* [PROVIDED DATA]:
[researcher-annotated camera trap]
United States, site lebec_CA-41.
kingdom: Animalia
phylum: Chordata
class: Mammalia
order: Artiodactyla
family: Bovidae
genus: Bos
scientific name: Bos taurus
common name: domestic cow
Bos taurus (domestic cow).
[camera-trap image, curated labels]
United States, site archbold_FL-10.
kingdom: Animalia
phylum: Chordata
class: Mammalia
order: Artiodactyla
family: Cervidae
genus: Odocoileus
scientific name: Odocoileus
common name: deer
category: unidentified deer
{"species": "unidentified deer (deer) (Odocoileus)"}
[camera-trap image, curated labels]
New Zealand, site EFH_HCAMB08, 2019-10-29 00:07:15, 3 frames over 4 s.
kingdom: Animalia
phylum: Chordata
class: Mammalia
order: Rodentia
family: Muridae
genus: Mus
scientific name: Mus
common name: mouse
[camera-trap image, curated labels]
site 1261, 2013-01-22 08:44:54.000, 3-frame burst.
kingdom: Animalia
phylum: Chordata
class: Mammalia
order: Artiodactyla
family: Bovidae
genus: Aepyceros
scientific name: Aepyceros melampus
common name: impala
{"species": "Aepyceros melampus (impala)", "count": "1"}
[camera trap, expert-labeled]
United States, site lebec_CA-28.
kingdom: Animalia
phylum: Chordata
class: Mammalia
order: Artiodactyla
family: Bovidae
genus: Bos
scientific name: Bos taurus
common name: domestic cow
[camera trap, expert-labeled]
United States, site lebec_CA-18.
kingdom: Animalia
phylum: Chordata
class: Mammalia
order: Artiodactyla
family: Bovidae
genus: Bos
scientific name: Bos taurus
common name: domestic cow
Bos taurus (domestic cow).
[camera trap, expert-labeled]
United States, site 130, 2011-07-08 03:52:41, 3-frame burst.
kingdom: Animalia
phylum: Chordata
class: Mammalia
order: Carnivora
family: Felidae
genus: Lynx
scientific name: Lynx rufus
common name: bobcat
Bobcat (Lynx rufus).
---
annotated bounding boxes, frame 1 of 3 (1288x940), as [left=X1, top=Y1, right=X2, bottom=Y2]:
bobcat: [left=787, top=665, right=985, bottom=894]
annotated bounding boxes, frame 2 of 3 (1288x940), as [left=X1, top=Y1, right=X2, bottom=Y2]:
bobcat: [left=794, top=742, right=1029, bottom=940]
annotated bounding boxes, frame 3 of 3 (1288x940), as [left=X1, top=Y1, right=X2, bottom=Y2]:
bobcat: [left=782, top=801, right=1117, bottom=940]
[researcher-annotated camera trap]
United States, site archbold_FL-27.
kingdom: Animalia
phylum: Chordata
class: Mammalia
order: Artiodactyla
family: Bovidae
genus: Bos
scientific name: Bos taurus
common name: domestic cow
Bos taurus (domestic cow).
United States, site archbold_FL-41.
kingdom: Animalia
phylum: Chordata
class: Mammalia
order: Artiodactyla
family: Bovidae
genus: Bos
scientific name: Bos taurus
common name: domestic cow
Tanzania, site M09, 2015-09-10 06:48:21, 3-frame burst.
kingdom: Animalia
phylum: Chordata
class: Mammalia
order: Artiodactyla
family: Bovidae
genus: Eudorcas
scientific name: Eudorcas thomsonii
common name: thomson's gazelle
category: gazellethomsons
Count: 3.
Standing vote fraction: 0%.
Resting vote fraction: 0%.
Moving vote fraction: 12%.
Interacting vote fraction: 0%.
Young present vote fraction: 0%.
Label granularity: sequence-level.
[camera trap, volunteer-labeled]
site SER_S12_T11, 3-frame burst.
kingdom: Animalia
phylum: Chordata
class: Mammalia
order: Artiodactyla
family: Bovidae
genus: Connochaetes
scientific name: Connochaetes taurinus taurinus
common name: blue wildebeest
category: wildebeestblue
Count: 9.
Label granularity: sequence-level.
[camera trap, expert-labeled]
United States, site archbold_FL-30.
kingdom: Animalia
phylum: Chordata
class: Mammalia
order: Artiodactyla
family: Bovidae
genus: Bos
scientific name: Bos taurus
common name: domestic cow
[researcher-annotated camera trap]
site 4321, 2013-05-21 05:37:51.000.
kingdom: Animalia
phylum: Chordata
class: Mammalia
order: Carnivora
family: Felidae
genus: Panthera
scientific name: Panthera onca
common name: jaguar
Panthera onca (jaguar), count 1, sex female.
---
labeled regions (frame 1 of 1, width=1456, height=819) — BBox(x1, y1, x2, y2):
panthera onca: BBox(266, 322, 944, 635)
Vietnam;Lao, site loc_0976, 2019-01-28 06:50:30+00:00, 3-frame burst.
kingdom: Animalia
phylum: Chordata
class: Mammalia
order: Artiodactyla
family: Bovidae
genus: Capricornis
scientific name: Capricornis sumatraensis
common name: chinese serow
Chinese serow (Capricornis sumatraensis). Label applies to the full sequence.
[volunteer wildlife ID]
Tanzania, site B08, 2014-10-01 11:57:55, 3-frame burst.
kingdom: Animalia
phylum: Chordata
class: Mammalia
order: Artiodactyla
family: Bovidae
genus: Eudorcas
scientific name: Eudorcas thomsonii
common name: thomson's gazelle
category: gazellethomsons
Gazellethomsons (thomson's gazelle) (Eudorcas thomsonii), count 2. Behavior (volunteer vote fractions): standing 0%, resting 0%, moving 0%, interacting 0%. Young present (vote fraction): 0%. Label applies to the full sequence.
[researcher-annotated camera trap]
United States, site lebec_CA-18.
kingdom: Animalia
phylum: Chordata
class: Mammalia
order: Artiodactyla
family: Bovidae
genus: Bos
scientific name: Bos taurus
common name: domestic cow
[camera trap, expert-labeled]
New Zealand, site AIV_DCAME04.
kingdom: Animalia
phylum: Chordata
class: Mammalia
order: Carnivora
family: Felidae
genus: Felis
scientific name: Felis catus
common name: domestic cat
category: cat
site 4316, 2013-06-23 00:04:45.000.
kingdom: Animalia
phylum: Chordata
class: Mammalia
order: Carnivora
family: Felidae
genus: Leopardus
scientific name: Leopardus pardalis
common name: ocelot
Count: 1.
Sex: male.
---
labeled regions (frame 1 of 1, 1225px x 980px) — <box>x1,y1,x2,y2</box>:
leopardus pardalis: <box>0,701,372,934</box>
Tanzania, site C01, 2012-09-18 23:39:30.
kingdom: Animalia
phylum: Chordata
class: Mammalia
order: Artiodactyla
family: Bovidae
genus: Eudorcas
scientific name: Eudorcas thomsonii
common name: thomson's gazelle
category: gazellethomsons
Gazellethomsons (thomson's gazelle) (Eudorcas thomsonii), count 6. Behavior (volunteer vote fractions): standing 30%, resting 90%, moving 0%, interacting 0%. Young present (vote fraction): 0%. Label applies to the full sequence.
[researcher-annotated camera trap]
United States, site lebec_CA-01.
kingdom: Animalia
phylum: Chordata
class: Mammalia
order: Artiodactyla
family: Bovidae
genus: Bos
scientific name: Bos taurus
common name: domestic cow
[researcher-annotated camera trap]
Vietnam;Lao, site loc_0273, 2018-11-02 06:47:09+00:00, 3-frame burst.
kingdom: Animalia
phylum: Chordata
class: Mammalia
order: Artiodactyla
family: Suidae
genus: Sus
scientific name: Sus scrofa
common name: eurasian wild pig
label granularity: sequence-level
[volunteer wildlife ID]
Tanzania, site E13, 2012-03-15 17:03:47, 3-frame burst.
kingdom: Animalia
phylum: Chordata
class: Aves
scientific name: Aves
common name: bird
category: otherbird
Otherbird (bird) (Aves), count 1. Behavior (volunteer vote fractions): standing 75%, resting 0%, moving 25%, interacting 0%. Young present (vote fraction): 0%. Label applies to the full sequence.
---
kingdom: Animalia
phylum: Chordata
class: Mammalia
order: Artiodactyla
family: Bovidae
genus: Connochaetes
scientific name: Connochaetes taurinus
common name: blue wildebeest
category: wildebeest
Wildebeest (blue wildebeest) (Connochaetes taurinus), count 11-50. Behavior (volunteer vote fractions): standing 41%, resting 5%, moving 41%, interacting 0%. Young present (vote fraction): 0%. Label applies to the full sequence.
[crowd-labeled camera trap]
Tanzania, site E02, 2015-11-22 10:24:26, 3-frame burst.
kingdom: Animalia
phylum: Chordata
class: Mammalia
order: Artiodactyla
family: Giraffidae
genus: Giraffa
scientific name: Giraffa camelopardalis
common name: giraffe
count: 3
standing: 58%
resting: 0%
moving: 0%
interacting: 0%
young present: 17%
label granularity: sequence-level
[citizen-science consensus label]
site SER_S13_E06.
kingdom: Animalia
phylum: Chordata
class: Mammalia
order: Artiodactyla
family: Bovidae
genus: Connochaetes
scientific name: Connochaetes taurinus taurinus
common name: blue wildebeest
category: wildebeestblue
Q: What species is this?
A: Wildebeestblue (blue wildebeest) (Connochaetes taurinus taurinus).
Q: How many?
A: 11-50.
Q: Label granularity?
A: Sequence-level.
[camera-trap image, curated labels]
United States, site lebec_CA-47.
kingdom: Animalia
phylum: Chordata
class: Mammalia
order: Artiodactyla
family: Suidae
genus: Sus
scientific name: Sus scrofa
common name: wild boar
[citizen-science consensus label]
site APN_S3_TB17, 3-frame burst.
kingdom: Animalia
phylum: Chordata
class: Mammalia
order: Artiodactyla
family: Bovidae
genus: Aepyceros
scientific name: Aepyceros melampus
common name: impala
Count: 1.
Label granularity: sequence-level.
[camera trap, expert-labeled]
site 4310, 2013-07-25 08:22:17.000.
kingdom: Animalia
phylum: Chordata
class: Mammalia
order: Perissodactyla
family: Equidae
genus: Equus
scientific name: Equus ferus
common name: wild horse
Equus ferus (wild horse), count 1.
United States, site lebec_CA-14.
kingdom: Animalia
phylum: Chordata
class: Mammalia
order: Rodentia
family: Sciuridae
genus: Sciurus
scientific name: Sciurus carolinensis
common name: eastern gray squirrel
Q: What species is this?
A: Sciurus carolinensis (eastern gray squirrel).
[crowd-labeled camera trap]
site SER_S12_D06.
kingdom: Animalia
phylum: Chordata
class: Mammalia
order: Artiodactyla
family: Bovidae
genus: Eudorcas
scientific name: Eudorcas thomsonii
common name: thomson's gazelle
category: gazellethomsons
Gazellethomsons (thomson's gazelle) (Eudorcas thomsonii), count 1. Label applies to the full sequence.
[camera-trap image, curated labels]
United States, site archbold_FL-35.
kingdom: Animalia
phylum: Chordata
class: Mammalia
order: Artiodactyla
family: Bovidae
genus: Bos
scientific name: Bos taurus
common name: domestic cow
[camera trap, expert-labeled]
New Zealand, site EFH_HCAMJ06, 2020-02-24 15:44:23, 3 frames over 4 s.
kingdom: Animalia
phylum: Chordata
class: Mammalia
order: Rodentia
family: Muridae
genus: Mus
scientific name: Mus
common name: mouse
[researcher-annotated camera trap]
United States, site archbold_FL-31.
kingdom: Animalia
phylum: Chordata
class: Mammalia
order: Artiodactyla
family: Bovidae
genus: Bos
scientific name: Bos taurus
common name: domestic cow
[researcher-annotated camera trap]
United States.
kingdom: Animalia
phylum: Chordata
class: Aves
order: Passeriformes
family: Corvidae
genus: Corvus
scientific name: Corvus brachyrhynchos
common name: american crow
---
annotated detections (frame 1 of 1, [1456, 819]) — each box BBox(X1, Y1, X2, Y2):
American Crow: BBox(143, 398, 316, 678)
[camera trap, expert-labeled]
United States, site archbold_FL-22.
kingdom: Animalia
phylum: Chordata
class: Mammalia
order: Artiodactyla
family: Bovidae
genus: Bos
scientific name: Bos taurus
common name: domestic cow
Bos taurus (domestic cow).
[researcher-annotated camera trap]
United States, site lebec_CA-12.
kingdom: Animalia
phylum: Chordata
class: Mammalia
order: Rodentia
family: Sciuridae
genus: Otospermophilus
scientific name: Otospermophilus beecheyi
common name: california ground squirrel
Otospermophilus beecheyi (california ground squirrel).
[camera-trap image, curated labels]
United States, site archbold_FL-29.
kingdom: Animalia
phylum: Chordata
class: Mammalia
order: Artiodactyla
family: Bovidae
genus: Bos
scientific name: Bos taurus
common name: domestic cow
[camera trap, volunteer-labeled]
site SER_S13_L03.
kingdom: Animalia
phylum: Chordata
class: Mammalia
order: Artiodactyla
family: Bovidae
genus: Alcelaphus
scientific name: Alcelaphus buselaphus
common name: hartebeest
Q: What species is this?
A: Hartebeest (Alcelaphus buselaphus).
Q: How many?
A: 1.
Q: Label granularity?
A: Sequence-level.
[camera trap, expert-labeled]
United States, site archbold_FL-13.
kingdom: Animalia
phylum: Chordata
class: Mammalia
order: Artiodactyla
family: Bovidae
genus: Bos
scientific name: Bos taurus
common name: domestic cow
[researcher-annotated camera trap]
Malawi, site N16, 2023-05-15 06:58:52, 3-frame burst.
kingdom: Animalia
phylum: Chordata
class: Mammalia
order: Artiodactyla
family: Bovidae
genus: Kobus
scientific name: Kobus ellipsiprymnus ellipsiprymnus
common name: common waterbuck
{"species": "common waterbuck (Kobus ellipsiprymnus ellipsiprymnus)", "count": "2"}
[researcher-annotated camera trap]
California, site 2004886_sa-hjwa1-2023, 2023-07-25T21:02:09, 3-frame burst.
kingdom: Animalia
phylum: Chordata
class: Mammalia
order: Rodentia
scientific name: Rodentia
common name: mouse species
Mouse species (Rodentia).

* [ASSIGNMENT]:
What lines above contain the word "burst"? Please copy each one.

* [RESULT FOR THIS EXERCISE]:
site 1261, 2013-01-22 08:44:54.000, 3-frame burst.
United States, site 130, 2011-07-08 03:52:41, 3-frame burst.
Tanzania, site M09, 2015-09-10 06:48:21, 3-frame burst.
site SER_S12_T11, 3-frame burst.
Vietnam;Lao, site loc_0976, 2019-01-28 06:50:30+00:00, 3-frame burst.
Tanzania, site B08, 2014-10-01 11:57:55, 3-frame burst.
Vietnam;Lao, site loc_0273, 2018-11-02 06:47:09+00:00, 3-frame burst.
Tanzania, site E13, 2012-03-15 17:03:47, 3-frame burst.
Tanzania, site E02, 2015-11-22 10:24:26, 3-frame burst.
site APN_S3_TB17, 3-frame burst.
Malawi, site N16, 2023-05-15 06:58:52, 3-frame burst.
California, site 2004886_sa-hjwa1-2023, 2023-07-25T21:02:09, 3-frame burst.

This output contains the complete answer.